Indeed, we are aware of just the tip of the iceberg of our depravity, even in our most searching moments of self-knowledge.

His restraint simply flows from His tender heart for His people.

Hebrews is not just telling us that instead of scolding us, Jesus loves us.

It’s telling us the kind of love He has: rather than dispensing grace to us from on high, He gets down with us, He puts His arm around us, He deals with us in the way that is just what we need. (Hebrews 4:14-5:4)

He deals gently with us.”

–Dane Ortlund, Gentle and Lowly: The Heart of Christ for Sinners and Sufferers (Wheaton, IL: Crossway, 2020), 54-55.

“With all meekness and gentleness” by John Owen

“The high priest is able to bear with the people patiently and meekly, so as to continue the faithful discharge of his office towards them and for them.

This, as we observed, Moses was not able always to do, as he also complains, ‘Have I conceived all this people? Have I begotten them, that thou shouldest say unto me, Carry them in thy bosom, as a nurse beareth the sucking child?’ (Numbers 11:12)

Yet this is required in a high priest, and that he should no more cast off poor sinners for their ignorance and wanderings than a nursing mother should cast away a sucking child for its crying.

So our apostle, in his imitation of Jesus Christ, affirms that in the church he was ‘gentle among them, even as a nurse cherisheth her children,” (1 Thess. 2:7);—not easy to be provoked, not ready to take offence or cast off the care of him.

So it is said of God, Acts 13:18, that for forty years ἐτροποφόρησε, ‘He bore with the manners of the people in the wilderness;’ or as some read it, ἐτροφοφόρησε, ‘He bore’ or ‘fed them, as a nurse feedeth her child.’

Thus ought it to be with a high priest, and thus is it with Jesus Christ.

He is able, with all meekness and gentleness, with patience and moderation, to bear with the infirmities, sins, and provocations of His people, even as a nursing mother beareth with the weakness of a poor infant.”

–John Owen, An Exposition of the Epistle to the Hebrews, Vol. 4, ed. W. H. Goold, Works of John Owen, vol. 21 (Carlisle, PA: Banner of Truth, 1854/1985), 4: 455–456.

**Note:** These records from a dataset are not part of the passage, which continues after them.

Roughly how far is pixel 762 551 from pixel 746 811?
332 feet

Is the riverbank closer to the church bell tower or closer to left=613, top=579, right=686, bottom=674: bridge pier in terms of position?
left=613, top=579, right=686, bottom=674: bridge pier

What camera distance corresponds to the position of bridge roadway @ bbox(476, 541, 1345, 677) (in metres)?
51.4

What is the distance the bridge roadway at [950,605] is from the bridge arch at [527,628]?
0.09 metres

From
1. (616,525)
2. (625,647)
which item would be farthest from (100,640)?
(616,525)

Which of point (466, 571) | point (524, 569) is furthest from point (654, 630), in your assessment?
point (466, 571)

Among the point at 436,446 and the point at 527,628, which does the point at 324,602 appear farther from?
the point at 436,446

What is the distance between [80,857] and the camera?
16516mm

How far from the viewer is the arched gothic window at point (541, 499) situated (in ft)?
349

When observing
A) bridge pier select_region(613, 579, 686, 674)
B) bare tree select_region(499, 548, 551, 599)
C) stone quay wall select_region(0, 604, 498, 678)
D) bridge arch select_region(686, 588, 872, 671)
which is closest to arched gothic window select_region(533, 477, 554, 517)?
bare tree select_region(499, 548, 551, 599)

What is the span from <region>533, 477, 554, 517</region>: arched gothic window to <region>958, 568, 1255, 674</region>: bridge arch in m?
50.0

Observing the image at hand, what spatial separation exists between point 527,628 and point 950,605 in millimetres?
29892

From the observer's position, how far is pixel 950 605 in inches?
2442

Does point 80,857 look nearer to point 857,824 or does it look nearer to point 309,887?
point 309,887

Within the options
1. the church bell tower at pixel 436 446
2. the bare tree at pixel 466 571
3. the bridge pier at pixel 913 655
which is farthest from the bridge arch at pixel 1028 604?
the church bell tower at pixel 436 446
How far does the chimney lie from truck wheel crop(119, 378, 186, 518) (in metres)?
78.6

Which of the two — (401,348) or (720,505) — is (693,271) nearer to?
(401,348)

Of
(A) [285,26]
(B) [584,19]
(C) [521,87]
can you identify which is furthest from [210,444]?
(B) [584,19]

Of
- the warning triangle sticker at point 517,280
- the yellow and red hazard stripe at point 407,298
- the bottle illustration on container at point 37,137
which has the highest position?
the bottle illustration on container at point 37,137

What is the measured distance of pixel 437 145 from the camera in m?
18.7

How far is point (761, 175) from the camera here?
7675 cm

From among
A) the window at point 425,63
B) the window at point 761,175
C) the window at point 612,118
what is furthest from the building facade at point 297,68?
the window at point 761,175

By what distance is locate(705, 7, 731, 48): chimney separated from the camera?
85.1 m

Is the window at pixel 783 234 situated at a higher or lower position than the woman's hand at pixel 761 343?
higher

“At the cost of His life” by Martin Luther

“By the fact that Christ is Priest He turns God into our Father, and Himself into our Lord. If I regard Him as Priest, then I know that He does nothing but sit in heaven above as our Mercy Seat and there intercedes for us before the Father without ceasing, pleads on our behalf, and says the best for us.

This is the greatest comfort that can come to a human being, and no sweeter sermon can be preached to the human heart. This He has proved in the Gospel by everything He says and does. For He does nothing but serve and help people and offer Himself to everybody.

In addition, in order to atone for us, He burdens Himself at the cost of His life and blood with all the wrath which we have deserved. Is it possible to preach anything more comforting than this to troubled consciences?”

–Martin Luther, What Luther Says: An Anthology, comp. Ewald M. Plass (St. Louis: Concordia Publishing House, 1959), entry no. 552, pp. 190-191. Luther was commenting on Gen. 14:17-24.